We can try and do this
SELECT * FROM customer
INNER JOIN rental on (rental.customer_id = customer.id)
INNER JOIN car on (car.id = rental.car_id)
INNER JOIN bike on (bike.id = rental.bike_id)
WHERE customer.id = 345.
But that will give an empty set!!
This is because a rental can either be a bike_rental OR a car_rental, but not both at the same time.
And the non-working inner join query will only give results for all rentals where we rent out both a bike and a car in the same transaction.
We are trying to get and boolean OR relationship using a boolean AND join.
Using outer joins
In order to solve this we need an outer join.
Let's solve it with left join
SELECT * FROM customer
INNER JOIN rental on (rental.customer_id = customer.id) <<-- link always
LEFT JOIN car on (car.id = rental.car_id) <<-- link half of the time
LEFT JOIN bike on (bike.id = rental.bike_id) <<-- link (other) 0.5 of the time.
WHERE customer.id = 345.
Look at it this way. An inner join is an AND and a left join is a OR as in the following pseudocode:
if a=1 AND a=2 then {this is always false, no result}
if a=1 OR a=2 then {this might be true or not}
If you create the tables and run the query you can see the result.
on terminology
A left join is the same as a left outer join.

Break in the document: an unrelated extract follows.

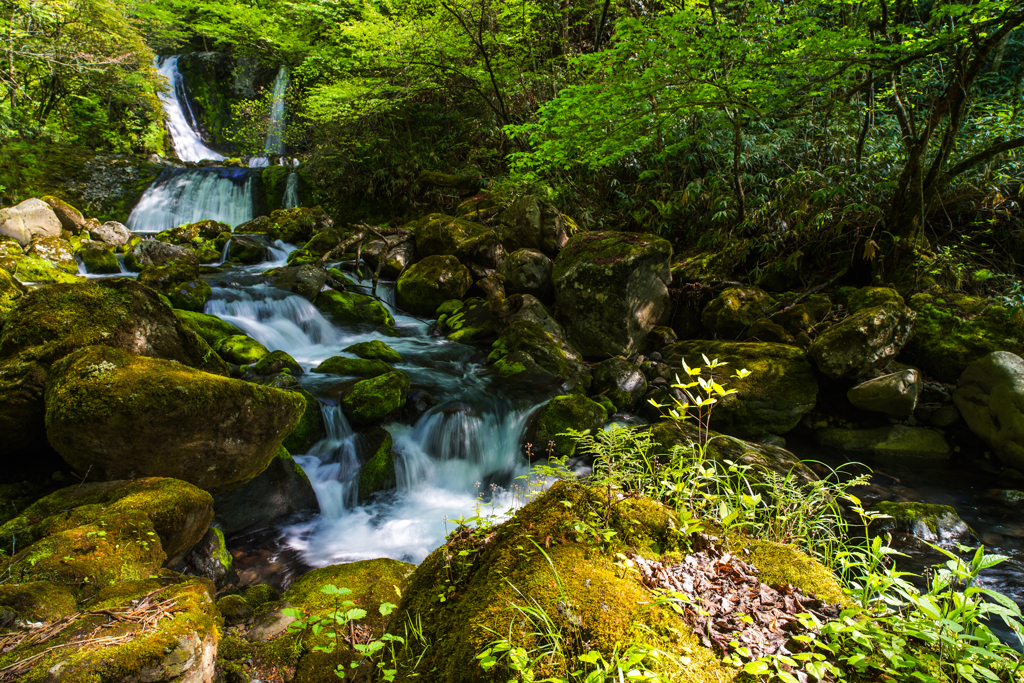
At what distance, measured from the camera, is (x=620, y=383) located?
23.1 ft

A join with no extra prefixes is an inner join
There's also a full outer join. In 25 years of programming I've never used that.
Why Left join
Well there's two tables involved. In the example we linked
customer to rental with an inner join, in an inner join both tables must link so there is no difference between the left:customer table and the right:rental table.
The next link was a left join between left:rental and right:car. On the left side all rows must link and the right side they don't have to. This is why it's a left join
You use outer joins when you need all of the results from one of the join tables, whether there is a matching row in the other table or not.

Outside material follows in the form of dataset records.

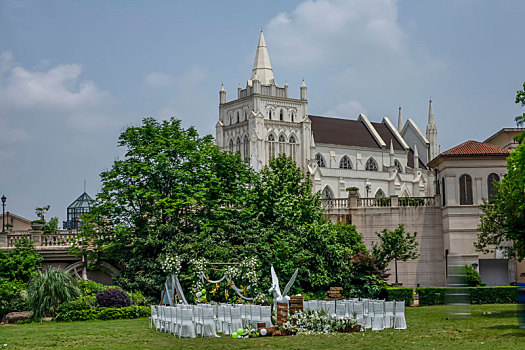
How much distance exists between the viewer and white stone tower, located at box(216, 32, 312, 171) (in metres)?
131

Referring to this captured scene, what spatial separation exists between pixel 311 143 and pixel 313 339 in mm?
113000

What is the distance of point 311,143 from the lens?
438 ft

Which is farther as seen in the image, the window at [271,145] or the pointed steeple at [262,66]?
the pointed steeple at [262,66]

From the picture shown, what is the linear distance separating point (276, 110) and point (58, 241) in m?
95.6

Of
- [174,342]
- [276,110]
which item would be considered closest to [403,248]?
[174,342]

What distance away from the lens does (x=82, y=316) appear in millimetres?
31953

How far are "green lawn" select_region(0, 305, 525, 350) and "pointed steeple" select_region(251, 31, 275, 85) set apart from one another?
4582 inches

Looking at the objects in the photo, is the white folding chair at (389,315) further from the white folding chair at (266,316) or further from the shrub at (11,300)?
the shrub at (11,300)

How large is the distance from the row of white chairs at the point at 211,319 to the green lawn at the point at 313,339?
1.91ft

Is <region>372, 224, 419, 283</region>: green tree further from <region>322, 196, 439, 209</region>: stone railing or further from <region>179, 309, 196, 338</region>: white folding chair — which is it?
<region>179, 309, 196, 338</region>: white folding chair

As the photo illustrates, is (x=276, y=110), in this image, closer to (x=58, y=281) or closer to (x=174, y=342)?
(x=58, y=281)

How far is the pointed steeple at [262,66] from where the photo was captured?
14088 centimetres

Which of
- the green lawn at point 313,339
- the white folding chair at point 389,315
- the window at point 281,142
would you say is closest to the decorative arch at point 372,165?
the window at point 281,142

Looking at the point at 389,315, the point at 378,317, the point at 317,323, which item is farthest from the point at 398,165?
the point at 317,323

I think Question 3(b) is confusing because its entire premise wrong: you don't have to use an outer join to "solve the query" e.g. consider this (following the style of syntax in the exam paper is probably wise):
SELECT FNAME, LNAME, DEPENDENT_NAME
FROM EMPLOYEE, DEPENDENT
WHERE SSN = ESSN
AND RELATIONSHIP = 'SPOUSE'
UNION
SELECT FNAME, LNAME, NULL
FROM EMPLOYEE
EXCEPT
SELECT FNAME, LNAME, DEPENDENT_NAME
FROM EMPLOYEE, DEPENDENT
WHERE SSN = ESSN
AND RELATIONSHIP = 'SPOUSE'
In general:
JOIN joints two tables together.
Use INNER JOIN when you wanna "look up", like look up detailed information of any specific column.
Use OUTER JOIN when you wanna "demonstrate", like list all the info of the 2 tables.